It's all over the place Those embedded engineers who are very specialized in that type of area don't know much about machine learning. The flow is really interesting at the moment. There's a lot of, not conflict, but there's a lot of budding of heads when you try to go from the idea about how do I train a model to how do I actually deploy the model. It's funny as well.
The one thing I've really noticed, and it's the elegance often in the tech industry of us, we build layers on things, which build layers on things, which build layers on things.
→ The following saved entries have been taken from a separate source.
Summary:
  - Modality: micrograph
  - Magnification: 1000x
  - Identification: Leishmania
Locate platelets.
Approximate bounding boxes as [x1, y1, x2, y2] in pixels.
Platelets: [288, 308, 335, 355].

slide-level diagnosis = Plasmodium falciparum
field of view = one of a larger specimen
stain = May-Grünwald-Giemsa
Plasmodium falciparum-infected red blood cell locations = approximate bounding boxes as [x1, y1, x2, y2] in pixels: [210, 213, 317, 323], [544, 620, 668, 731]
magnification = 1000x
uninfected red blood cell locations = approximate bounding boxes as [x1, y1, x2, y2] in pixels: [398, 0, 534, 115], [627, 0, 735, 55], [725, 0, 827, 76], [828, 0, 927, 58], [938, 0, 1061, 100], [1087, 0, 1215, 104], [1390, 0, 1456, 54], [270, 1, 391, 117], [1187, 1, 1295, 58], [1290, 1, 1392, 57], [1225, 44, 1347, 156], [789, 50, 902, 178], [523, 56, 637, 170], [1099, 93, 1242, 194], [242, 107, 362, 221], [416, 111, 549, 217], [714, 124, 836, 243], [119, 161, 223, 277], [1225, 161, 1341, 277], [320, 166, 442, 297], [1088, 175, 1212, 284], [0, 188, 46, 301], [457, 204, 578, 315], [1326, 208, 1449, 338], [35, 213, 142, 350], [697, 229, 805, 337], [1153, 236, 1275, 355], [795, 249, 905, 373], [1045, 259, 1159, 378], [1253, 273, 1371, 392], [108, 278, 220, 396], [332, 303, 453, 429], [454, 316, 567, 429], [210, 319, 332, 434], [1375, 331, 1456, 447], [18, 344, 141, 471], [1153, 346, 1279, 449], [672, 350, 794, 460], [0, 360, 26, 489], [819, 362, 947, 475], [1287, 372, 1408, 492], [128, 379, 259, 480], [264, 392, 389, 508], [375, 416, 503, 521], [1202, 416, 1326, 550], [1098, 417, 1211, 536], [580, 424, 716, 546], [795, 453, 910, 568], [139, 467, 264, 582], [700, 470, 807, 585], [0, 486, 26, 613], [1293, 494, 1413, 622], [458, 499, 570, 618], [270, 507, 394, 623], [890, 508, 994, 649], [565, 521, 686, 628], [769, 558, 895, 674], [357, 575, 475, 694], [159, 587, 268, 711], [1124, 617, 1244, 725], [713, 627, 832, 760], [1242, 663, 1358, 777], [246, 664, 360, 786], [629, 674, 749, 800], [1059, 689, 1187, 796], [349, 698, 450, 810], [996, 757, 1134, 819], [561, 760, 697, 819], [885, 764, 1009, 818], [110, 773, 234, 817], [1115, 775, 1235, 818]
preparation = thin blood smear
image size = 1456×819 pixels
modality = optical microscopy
It's easy to take a model nowadays. Even if I don't know much about ML, I can Google search for a while and find some, "Oh, here's a model that does something in the mobile network. That's cool. I'll just download. Oh, here's a colab, I'll grab that Jupyter notebook. Oh cool. I'm trying to model." It's so easy to do and to build something valuable but have absolutely no idea how it works under the hood.
It's funny to see a lot of people we work with that are embedded that they're running these ridiculously large models that are a hundred times bigger than they need to be, just because it was the simplest thing for them to do. I feel like that's happening a lot, that we've got people who are embedded that don't really know the machine learning, but are able to get something working because again, they're in that low-hanging fruit.
They get something simple, but they're going to experience pain pretty soon when they try to do something more complicated. The tooling, there's a real mismatch cadence between the tooling. I might train in TensorFlow, for example. TensorFlow has a part of its sort of library ecosystem called TensorFlow Lite, which was developed for phones.
Then there's another part of it, which is TensorFlow Lite for micro, which was developed, for the microcontroller type stuff. It's all still quite weird. I have to run this command over here. If you look at a bit of code to do this, you can really see the sort of levels of distraction and where they break. This is real elegance and beauty around these abstract methods to call, "Oh, get a data set, train a CARES model. It looks really nice." Then there's this horrific, bizarre bit of code where I make some converter to convert TF, I don't know what's going on.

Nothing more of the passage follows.